I’m working with National Rural Touring Forum at the moment. In their words they’re:
the organisation that represents a number of mainly rural touring schemes and rural arts development agencies across England and Wales. Our touring scheme members work with local communities to promote high quality arts events and experiences in local venues.
Just wanted to say a quick word about one aspect of my work which is the new NRTF blog at nrtf.wordpress.com.
Part of my brief was to help the organisation to help its members in the use of digital media when organising gigs and events in villages and rural communities.
While already equipped with a website I thought there was a need for somewhere where we could quickly post news, videos, images and notes from the conference. We also wanted to allow comments and sharing of the posts around the web.
We had to get it online quickly in time for the beginning of the conference. So this time I opted to use wordpress.com.
The blog could have been hosted and accessible from their main domain, in the background running WordPress code from wordpress.org. I am no stranger to installing WordPress code, running completely independently, with all the customisation and design flexibility that brings.
But rather than spend time discussing and planning that and going back and forth with visual design and other issues, I just set the blog up on wordpress.com and added some team members as users so they can post.
I think far too often people agonise over all kinds of comparatively small issues (branding, design tweaks, everything under one domain, what could be possible with the technology) at the expense of the THING which just has to be DONE and available.
In the long run we can still do many things.
Maybe we want to lose ‘wordpress’ from the address to have a more branded name – but make sure any inbound links don’t break. In that case we can use WordPress’ paid service to redirect a subdomain (such as blog.nrtf.org.uk, just an example) to the blog on Automattic’s company servers. Any visitor will not know any differently, other than the neat domain name.

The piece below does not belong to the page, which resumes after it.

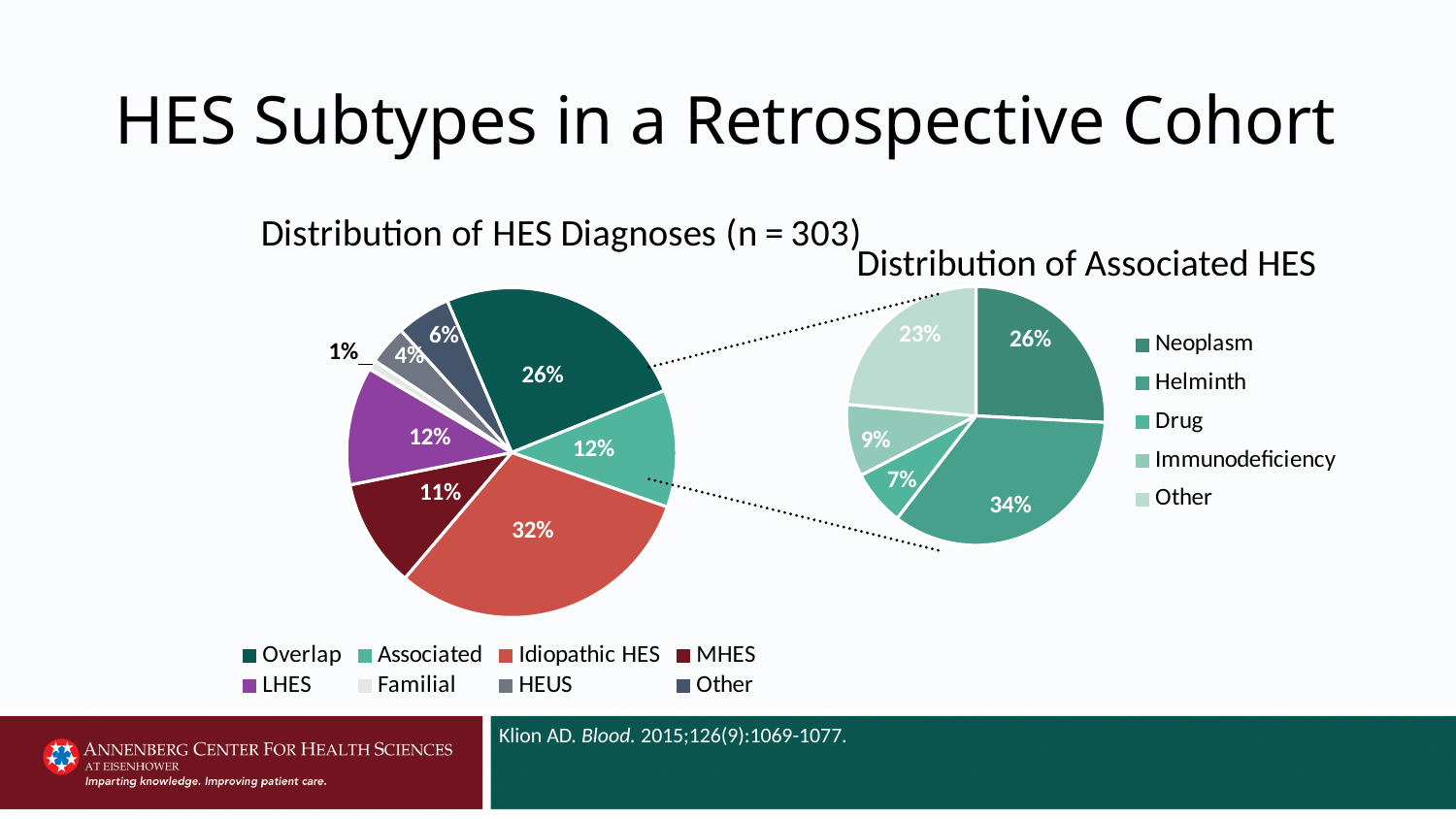
In the 'Distribution of Associated HES' chart, what share is Helminth? 34% In the 'Distribution of Associated HES' chart, which category has the largest share? Helminth In the 'Distribution of HES Diagnoses (n = 303)' chart, how many categories does the legend list? 8 In the 'Distribution of HES Diagnoses (n = 303)' chart, which category has the largest share? Idiopathic HES In the 'Distribution of Associated HES' chart, which is larger, Neoplasm or Other? Neoplasm What type of chart is used for 'Distribution of Associated HES'? Pie chart In the 'Distribution of HES Diagnoses (n = 303)' chart, what share is Overlap? 26% In the 'Distribution of HES Diagnoses (n = 303)' chart, what share is Idiopathic HES? 32% In the 'Distribution of Associated HES' chart, how many categories does the legend list? 5 In the 'Distribution of HES Diagnoses (n = 303)' chart, which category has the smallest share? Familial In the 'Distribution of Associated HES' chart, what share is Drug? 7% In the 'Distribution of HES Diagnoses (n = 303)' chart, what is the difference between the Idiopathic HES share and the Overlap share? 6%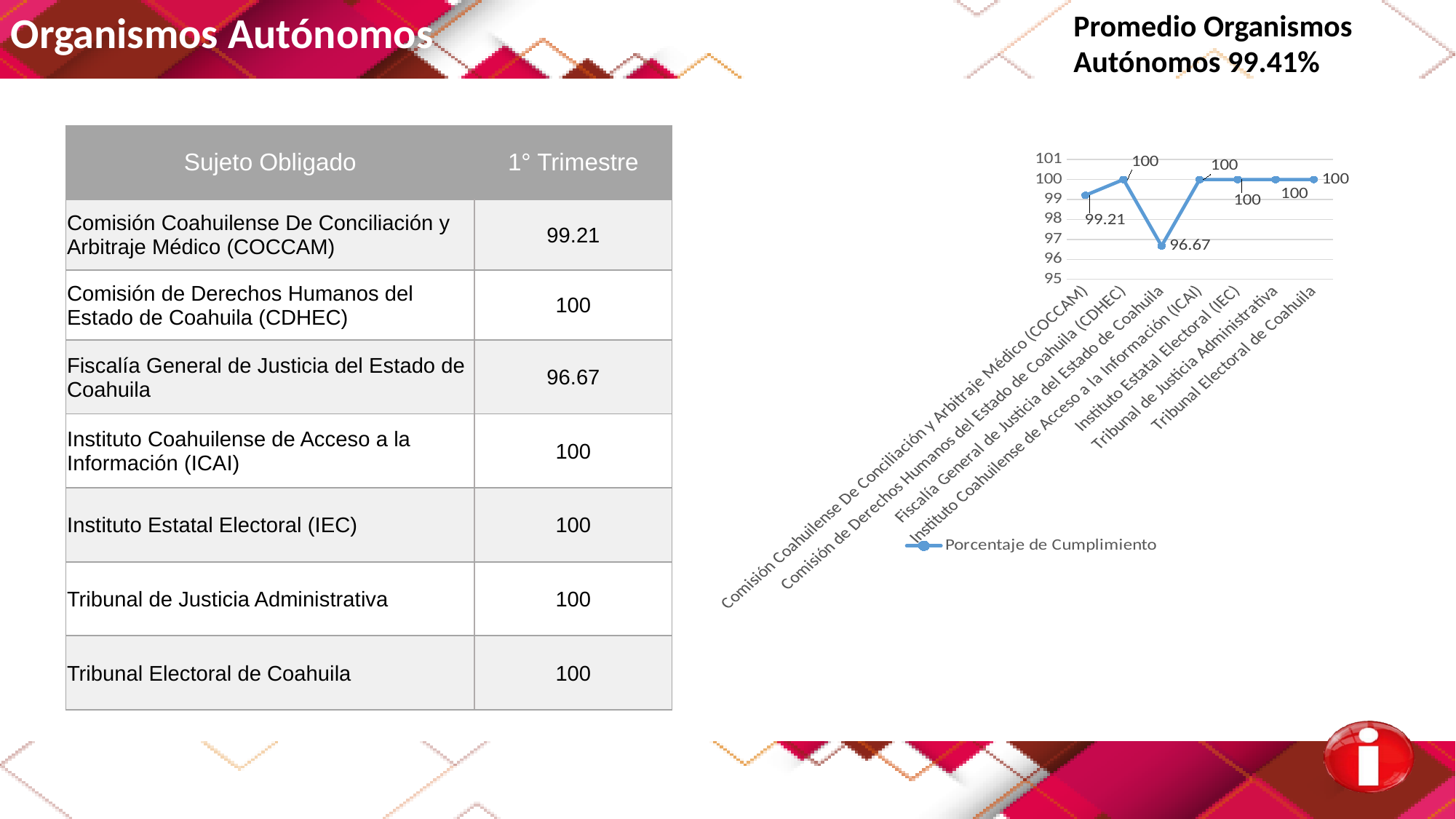
How many categories in the chart have a value of 100? 5 What is the value for Fiscalía General de Justicia del Estado de Coahuila in the chart? 96.67 How many categories are plotted in the chart? 7 How many series does the chart legend list? 1 Is the value for Fiscalía General de Justicia del Estado de Coahuila greater or less than 98? less What type of chart is shown on the slide? line chart Which category has the lowest value in the chart? Fiscalía General de Justicia del Estado de Coahuila What is the difference between the values for Comisión Coahuilense De Conciliación y Arbitraje Médico (COCCAM) and Fiscalía General de Justicia del Estado de Coahuila? 2.54 What is the value for Comisión Coahuilense De Conciliación y Arbitraje Médico (COCCAM) in the chart? 99.21 Which is larger: the value for Comisión de Derechos Humanos del Estado de Coahuila (CDHEC) or the value for Comisión Coahuilense De Conciliación y Arbitraje Médico (COCCAM)? Comisión de Derechos Humanos del Estado de Coahuila (CDHEC) What is the name of the series shown in the chart legend? Porcentaje de Cumplimiento What is the value for Instituto Estatal Electoral (IEC) in the chart? 100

Alternatively, if NRTF build a new website (hopefully using an open source system such as WordPress itself or maybe Drupal) they might decide to include a blog as a section. In that case we can export the content from the posts on the existing WordPress blog and import them on to the new website. Unlike many other web services, WordPress is very good at letting you export your data and move it elsewhere. (Dear web services: if you love someone, please set them free.) We could post one final entry on the existing blog with a link to the new home and a brief explanation.
Or we can just carry on with the blog as it is.
I’m happy that the NRTF team are up and running with a blog, which is probably the quickest way to publish long-form content on the web. They also have freedom, they are not locked into this system, which is important.
The annual gathering of NRTF is about to start in Caerleon, Newport. The hashtag is #ruraltouring. I’m doing three presentations and a social media surgery. So I’ll be pretty busy – but please make sure you say hi to me if you’re attending!